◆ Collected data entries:

+--

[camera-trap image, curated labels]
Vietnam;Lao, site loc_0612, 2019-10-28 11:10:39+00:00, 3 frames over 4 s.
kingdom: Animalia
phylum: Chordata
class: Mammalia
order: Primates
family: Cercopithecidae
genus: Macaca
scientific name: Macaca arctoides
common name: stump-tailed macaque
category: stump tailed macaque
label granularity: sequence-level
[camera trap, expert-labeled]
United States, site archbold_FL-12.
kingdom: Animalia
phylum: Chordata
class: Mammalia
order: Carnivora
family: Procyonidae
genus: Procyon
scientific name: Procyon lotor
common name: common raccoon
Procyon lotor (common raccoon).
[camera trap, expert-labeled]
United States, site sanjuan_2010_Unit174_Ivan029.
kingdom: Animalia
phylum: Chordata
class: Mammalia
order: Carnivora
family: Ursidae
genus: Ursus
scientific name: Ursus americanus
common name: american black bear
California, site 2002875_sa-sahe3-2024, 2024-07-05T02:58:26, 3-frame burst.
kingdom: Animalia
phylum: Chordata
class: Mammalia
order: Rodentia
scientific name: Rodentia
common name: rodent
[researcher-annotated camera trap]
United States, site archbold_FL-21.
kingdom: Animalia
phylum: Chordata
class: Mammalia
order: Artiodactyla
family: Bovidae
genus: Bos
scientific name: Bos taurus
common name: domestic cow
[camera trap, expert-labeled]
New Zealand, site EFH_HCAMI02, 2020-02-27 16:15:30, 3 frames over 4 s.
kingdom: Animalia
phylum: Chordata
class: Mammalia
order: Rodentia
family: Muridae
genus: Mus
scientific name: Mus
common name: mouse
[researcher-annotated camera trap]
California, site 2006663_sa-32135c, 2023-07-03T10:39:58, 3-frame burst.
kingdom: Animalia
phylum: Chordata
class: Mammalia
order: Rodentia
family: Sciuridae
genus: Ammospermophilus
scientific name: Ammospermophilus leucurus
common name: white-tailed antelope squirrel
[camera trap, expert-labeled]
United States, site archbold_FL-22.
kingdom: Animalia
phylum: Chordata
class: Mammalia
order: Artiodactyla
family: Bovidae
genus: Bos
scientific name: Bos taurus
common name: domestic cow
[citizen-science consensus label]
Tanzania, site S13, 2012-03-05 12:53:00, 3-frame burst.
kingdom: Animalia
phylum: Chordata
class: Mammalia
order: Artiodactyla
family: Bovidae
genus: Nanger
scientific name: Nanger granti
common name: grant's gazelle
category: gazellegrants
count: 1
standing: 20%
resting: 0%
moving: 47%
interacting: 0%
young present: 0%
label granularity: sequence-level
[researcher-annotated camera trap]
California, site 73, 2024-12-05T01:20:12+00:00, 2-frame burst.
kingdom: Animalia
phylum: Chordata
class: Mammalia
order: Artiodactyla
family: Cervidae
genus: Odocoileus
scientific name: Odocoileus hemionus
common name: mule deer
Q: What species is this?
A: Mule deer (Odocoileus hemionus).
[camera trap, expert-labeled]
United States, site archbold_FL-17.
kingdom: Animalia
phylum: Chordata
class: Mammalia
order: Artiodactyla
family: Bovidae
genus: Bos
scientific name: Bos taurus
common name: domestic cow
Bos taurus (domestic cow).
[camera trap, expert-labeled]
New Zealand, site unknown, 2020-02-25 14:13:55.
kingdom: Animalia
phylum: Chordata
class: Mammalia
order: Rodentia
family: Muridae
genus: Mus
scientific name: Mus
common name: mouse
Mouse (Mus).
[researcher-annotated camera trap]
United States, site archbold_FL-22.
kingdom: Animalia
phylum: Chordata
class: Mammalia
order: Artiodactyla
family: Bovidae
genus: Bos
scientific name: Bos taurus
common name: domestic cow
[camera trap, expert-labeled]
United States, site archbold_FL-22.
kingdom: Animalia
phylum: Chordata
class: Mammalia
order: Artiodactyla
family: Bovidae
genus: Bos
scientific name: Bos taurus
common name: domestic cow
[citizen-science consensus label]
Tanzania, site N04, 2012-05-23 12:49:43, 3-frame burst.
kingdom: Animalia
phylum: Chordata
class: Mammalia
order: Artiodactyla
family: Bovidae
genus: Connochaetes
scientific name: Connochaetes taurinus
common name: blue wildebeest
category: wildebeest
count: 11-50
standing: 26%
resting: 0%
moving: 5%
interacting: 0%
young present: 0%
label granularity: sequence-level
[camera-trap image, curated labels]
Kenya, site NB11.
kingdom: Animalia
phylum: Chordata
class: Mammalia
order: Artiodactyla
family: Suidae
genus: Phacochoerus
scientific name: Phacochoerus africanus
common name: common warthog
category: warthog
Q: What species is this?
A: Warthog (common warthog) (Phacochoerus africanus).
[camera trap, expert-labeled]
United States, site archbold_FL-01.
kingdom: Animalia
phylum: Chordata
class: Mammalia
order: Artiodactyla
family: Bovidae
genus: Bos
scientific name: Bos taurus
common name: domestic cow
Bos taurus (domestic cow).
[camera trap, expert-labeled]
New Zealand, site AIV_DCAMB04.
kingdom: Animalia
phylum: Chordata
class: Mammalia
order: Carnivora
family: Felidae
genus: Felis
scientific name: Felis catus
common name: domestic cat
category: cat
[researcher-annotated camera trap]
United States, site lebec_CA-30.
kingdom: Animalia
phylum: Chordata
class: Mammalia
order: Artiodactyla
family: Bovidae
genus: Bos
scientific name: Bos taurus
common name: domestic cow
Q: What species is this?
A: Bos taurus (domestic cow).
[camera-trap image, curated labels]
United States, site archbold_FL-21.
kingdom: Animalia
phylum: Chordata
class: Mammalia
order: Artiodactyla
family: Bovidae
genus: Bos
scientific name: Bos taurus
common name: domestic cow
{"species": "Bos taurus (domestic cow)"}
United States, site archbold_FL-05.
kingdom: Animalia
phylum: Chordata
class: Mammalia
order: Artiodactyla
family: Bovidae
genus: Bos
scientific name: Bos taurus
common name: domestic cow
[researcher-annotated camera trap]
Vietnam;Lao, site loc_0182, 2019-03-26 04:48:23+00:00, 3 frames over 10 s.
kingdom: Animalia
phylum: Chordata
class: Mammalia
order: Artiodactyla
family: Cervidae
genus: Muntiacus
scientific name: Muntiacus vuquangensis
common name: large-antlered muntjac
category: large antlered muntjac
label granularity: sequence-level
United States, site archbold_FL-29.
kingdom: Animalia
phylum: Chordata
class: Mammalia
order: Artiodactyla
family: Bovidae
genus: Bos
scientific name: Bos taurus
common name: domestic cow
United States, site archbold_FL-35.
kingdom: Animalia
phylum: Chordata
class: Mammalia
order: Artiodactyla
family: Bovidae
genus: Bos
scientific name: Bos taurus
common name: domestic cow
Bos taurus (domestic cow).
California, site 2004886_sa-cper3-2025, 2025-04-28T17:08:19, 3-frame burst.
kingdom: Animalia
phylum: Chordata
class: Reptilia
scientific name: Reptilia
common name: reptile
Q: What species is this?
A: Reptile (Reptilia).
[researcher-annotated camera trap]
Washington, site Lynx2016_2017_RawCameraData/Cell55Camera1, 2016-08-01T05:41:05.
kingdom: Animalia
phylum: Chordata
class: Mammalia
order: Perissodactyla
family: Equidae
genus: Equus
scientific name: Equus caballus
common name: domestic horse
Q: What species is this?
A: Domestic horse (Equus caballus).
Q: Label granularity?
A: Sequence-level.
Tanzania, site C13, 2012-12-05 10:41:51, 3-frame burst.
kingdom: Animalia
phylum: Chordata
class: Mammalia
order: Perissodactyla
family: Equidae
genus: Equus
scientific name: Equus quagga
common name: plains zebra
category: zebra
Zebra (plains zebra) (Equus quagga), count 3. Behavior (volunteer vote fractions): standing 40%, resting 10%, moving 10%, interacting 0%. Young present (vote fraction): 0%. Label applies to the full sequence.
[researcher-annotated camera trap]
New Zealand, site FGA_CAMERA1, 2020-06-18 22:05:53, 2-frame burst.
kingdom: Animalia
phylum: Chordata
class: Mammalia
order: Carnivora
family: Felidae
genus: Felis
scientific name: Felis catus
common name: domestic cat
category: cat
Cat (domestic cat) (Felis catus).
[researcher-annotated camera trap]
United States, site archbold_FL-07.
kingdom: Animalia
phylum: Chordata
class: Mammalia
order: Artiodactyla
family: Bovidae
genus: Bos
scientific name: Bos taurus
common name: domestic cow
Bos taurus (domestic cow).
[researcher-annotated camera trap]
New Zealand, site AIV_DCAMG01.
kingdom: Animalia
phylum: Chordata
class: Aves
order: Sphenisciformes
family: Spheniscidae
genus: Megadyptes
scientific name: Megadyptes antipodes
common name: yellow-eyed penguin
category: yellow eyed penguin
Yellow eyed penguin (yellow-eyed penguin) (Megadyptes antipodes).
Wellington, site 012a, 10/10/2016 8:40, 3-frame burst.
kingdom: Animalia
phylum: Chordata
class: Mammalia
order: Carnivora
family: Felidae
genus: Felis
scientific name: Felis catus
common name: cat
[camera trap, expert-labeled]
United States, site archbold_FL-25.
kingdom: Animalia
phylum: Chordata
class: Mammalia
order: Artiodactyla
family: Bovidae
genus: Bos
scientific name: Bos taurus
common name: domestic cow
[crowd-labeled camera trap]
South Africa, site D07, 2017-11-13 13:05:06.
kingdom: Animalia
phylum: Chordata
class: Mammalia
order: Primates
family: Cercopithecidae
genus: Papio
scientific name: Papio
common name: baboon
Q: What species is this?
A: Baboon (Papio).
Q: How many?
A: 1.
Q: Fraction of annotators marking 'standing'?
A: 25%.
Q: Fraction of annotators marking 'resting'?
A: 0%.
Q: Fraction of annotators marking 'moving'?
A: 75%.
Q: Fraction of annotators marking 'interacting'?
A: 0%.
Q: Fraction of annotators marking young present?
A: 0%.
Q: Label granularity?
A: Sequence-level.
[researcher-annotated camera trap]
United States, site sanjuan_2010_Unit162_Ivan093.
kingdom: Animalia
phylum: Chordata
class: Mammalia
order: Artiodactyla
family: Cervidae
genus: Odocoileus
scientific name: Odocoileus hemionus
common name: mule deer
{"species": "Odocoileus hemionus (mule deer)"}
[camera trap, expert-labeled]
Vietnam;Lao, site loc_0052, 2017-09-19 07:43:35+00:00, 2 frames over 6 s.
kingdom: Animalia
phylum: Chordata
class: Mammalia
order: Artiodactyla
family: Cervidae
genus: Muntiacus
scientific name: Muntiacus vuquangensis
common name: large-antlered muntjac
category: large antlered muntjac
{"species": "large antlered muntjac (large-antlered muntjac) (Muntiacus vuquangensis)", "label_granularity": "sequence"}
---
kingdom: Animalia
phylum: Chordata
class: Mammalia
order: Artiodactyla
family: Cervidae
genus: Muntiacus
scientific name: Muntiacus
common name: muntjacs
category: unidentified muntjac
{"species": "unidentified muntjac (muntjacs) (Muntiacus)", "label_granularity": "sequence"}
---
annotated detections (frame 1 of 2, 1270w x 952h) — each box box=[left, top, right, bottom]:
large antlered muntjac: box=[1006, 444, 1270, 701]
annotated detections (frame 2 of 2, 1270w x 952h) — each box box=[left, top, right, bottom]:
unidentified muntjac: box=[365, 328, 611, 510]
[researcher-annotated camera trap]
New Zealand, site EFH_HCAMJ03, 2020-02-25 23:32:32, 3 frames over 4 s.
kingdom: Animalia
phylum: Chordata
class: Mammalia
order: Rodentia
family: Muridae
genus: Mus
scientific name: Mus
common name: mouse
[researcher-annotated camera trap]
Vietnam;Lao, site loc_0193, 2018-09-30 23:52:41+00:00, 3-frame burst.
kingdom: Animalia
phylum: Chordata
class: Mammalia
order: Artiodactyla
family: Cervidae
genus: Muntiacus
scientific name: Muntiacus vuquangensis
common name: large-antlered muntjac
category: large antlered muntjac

+--

◆ TASK: Your task is to quote the lines above, beginning with the first and ending with the one that holds "common name: white-tailed antelope squirrel".

◆ WRITTEN ANSWER:
[camera-trap image, curated labels]
Vietnam;Lao, site loc_0612, 2019-10-28 11:10:39+00:00, 3 frames over 4 s.
kingdom: Animalia
phylum: Chordata
class: Mammalia
order: Primates
family: Cercopithecidae
genus: Macaca
scientific name: Macaca arctoides
common name: stump-tailed macaque
category: stump tailed macaque
label granularity: sequence-level
[camera trap, expert-labeled]
United States, site archbold_FL-12.
kingdom: Animalia
phylum: Chordata
class: Mammalia
order: Carnivora
family: Procyonidae
genus: Procyon
scientific name: Procyon lotor
common name: common raccoon
Procyon lotor (common raccoon).
[camera trap, expert-labeled]
United States, site sanjuan_2010_Unit174_Ivan029.
kingdom: Animalia
phylum: Chordata
class: Mammalia
order: Carnivora
family: Ursidae
genus: Ursus
scientific name: Ursus americanus
common name: american black bear
California, site 2002875_sa-sahe3-2024, 2024-07-05T02:58:26, 3-frame burst.
kingdom: Animalia
phylum: Chordata
class: Mammalia
order: Rodentia
scientific name: Rodentia
common name: rodent
[researcher-annotated camera trap]
United States, site archbold_FL-21.
kingdom: Animalia
phylum: Chordata
class: Mammalia
order: Artiodactyla
family: Bovidae
genus: Bos
scientific name: Bos taurus
common name: domestic cow
[camera trap, expert-labeled]
New Zealand, site EFH_HCAMI02, 2020-02-27 16:15:30, 3 frames over 4 s.
kingdom: Animalia
phylum: Chordata
class: Mammalia
order: Rodentia
family: Muridae
genus: Mus
scientific name: Mus
common name: mouse
[researcher-annotated camera trap]
California, site 2006663_sa-32135c, 2023-07-03T10:39:58, 3-frame burst.
kingdom: Animalia
phylum: Chordata
class: Mammalia
order: Rodentia
family: Sciuridae
genus: Ammospermophilus
scientific name: Ammospermophilus leucurus
common name: white-tailed antelope squirrel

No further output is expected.